EXERCISE: Rewrite the records below, swapping every "closer" for "nearer" and leaving everything else as it is.

Excerpts from a spatial dataset:
^^^^^^^^
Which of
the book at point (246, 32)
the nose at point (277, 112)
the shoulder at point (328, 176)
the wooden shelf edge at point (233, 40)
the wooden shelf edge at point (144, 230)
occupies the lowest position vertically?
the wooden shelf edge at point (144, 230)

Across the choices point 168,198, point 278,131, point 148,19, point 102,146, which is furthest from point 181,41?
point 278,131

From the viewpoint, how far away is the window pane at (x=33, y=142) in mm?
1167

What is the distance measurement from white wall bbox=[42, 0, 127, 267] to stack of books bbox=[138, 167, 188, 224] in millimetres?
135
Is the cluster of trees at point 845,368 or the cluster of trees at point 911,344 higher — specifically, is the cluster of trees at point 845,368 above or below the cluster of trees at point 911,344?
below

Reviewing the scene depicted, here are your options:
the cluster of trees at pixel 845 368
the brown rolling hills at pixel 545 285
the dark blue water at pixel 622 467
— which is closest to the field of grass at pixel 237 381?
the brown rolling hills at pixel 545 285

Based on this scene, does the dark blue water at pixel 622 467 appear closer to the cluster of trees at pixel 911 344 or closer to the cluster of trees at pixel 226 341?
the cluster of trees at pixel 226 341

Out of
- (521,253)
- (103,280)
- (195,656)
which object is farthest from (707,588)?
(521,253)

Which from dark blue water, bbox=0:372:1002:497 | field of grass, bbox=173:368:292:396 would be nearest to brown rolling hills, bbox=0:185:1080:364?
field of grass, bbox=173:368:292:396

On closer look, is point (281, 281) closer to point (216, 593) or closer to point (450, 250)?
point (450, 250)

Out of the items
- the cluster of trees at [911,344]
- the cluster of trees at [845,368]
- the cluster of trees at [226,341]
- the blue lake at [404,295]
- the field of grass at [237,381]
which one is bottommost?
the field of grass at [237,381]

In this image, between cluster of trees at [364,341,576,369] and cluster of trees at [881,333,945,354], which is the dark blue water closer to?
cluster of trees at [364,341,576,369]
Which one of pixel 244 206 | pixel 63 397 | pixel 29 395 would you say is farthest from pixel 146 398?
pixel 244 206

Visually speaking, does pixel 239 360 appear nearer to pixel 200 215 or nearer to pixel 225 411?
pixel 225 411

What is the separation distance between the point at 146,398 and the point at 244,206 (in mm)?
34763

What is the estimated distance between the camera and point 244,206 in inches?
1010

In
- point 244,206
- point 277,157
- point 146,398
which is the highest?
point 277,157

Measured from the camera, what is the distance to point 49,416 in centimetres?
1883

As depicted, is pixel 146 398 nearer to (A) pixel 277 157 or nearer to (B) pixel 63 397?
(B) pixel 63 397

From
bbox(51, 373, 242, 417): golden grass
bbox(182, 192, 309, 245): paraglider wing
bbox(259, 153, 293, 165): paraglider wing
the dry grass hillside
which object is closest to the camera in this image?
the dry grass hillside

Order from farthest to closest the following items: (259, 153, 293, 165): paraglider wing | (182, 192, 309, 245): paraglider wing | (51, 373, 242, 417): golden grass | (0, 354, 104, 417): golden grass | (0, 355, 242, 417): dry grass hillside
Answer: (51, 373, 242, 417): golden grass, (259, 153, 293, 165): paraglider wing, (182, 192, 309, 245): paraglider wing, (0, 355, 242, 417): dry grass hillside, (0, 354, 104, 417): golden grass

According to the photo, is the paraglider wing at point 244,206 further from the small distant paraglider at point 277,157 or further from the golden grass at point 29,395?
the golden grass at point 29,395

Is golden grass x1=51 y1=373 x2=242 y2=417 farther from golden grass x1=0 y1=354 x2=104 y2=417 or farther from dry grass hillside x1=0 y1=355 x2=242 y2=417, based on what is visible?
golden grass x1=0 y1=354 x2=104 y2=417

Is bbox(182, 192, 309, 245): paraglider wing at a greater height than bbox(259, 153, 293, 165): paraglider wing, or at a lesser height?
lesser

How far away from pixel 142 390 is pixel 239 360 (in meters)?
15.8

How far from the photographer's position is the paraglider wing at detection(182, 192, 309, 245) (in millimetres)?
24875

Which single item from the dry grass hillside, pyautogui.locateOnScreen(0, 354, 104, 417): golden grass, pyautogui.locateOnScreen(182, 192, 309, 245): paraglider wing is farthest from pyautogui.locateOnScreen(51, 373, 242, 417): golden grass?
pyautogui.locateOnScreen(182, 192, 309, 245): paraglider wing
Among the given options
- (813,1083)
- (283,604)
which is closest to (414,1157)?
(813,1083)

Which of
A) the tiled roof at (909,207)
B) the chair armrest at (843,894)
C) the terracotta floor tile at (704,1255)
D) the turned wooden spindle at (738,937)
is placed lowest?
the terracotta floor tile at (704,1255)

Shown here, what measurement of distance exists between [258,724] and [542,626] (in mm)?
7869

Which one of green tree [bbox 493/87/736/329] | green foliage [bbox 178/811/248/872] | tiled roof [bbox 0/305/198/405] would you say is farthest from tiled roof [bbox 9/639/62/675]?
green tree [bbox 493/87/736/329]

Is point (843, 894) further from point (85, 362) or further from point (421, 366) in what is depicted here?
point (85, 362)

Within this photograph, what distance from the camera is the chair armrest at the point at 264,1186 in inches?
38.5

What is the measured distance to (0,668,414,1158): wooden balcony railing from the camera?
^^^^^^^^
RESULT OF THE EXERCISE:
Which of
the book at point (246, 32)
the nose at point (277, 112)
the shoulder at point (328, 176)
the wooden shelf edge at point (233, 40)
the wooden shelf edge at point (144, 230)
occupies the lowest position vertically?
the wooden shelf edge at point (144, 230)

Across the choices point 168,198, point 278,131, point 148,19, point 102,146, which is furthest from point 181,41?
point 278,131

From the viewpoint, how far away is the window pane at (x=33, y=142) in mm?
1167

What is the distance measurement from white wall bbox=[42, 0, 127, 267] to stack of books bbox=[138, 167, 188, 224] in millimetres?
135
Is the cluster of trees at point 845,368 or the cluster of trees at point 911,344 higher — specifically, is the cluster of trees at point 845,368 above or below the cluster of trees at point 911,344?
below

Reviewing the scene depicted, here are your options:
the cluster of trees at pixel 845 368
the brown rolling hills at pixel 545 285
the dark blue water at pixel 622 467
— which is closest to the field of grass at pixel 237 381?
the brown rolling hills at pixel 545 285

Based on this scene, does the dark blue water at pixel 622 467 appear nearer to the cluster of trees at pixel 911 344 or nearer to the cluster of trees at pixel 226 341?
the cluster of trees at pixel 226 341

Out of
- (521,253)
- (103,280)
- (195,656)
which object is farthest from (707,588)?
(521,253)

Which from dark blue water, bbox=0:372:1002:497 | field of grass, bbox=173:368:292:396 would be nearest to brown rolling hills, bbox=0:185:1080:364?
field of grass, bbox=173:368:292:396

On nearer look, is point (281, 281) nearer to point (216, 593) or nearer to point (450, 250)?
point (450, 250)

Out of the items
- the cluster of trees at [911,344]
- the cluster of trees at [845,368]
- the cluster of trees at [226,341]
- the blue lake at [404,295]
- the field of grass at [237,381]
which one is bottommost?
the field of grass at [237,381]

In this image, between cluster of trees at [364,341,576,369] and cluster of trees at [881,333,945,354], which is the dark blue water nearer to?
cluster of trees at [364,341,576,369]
Which one of pixel 244 206 | pixel 63 397 | pixel 29 395 would you say is farthest from pixel 146 398?
pixel 244 206

Visually speaking, does pixel 239 360 appear nearer to pixel 200 215 or nearer to pixel 225 411?
pixel 225 411

What is the separation distance between the point at 146,398 and the point at 244,206 (in mm)?
34763

What is the estimated distance between the camera and point 244,206 in inches?
1010

In
- point 244,206
- point 277,157
- point 146,398
which is the highest?
point 277,157

Measured from the camera, what is the distance to point 49,416 in centimetres?
1883

As depicted, is pixel 146 398 nearer to (A) pixel 277 157 or nearer to (B) pixel 63 397?
(B) pixel 63 397

From
bbox(51, 373, 242, 417): golden grass
bbox(182, 192, 309, 245): paraglider wing
bbox(259, 153, 293, 165): paraglider wing
the dry grass hillside
which object is closest to the camera in this image?
the dry grass hillside

Order from farthest to closest the following items: (259, 153, 293, 165): paraglider wing | (182, 192, 309, 245): paraglider wing | (51, 373, 242, 417): golden grass | (0, 354, 104, 417): golden grass | (0, 355, 242, 417): dry grass hillside
Answer: (51, 373, 242, 417): golden grass, (259, 153, 293, 165): paraglider wing, (182, 192, 309, 245): paraglider wing, (0, 355, 242, 417): dry grass hillside, (0, 354, 104, 417): golden grass

According to the photo, is the paraglider wing at point 244,206 further from the small distant paraglider at point 277,157 or further from the golden grass at point 29,395?
the golden grass at point 29,395

Is golden grass x1=51 y1=373 x2=242 y2=417 farther from golden grass x1=0 y1=354 x2=104 y2=417 or farther from dry grass hillside x1=0 y1=355 x2=242 y2=417, based on what is visible?
golden grass x1=0 y1=354 x2=104 y2=417

Is bbox(182, 192, 309, 245): paraglider wing at a greater height than bbox(259, 153, 293, 165): paraglider wing, or at a lesser height?
lesser

How far away from pixel 142 390 is pixel 239 360 (in meters)?
15.8

How far from the photographer's position is the paraglider wing at detection(182, 192, 309, 245) (in millimetres)?
24875

Which single item from the dry grass hillside, pyautogui.locateOnScreen(0, 354, 104, 417): golden grass, pyautogui.locateOnScreen(182, 192, 309, 245): paraglider wing is farthest from pyautogui.locateOnScreen(51, 373, 242, 417): golden grass?
pyautogui.locateOnScreen(182, 192, 309, 245): paraglider wing
Among the given options
- (813,1083)
- (283,604)
which is closest to (414,1157)?
(813,1083)

Which of
A) the tiled roof at (909,207)
B) the chair armrest at (843,894)
C) the terracotta floor tile at (704,1255)
D) the turned wooden spindle at (738,937)
is placed lowest?
the terracotta floor tile at (704,1255)

Shown here, what measurement of distance exists between [258,724] and [542,626] (in mm)?
7869

Which one of green tree [bbox 493/87/736/329] | green foliage [bbox 178/811/248/872] | tiled roof [bbox 0/305/198/405] would you say is farthest from tiled roof [bbox 9/639/62/675]?
green tree [bbox 493/87/736/329]

Is point (843, 894) further from point (85, 362) or further from point (421, 366) in what is depicted here?
point (85, 362)

Within this photograph, what distance from the camera is the chair armrest at the point at 264,1186 in inches?
38.5

What is the measured distance to (0,668,414,1158): wooden balcony railing from the camera?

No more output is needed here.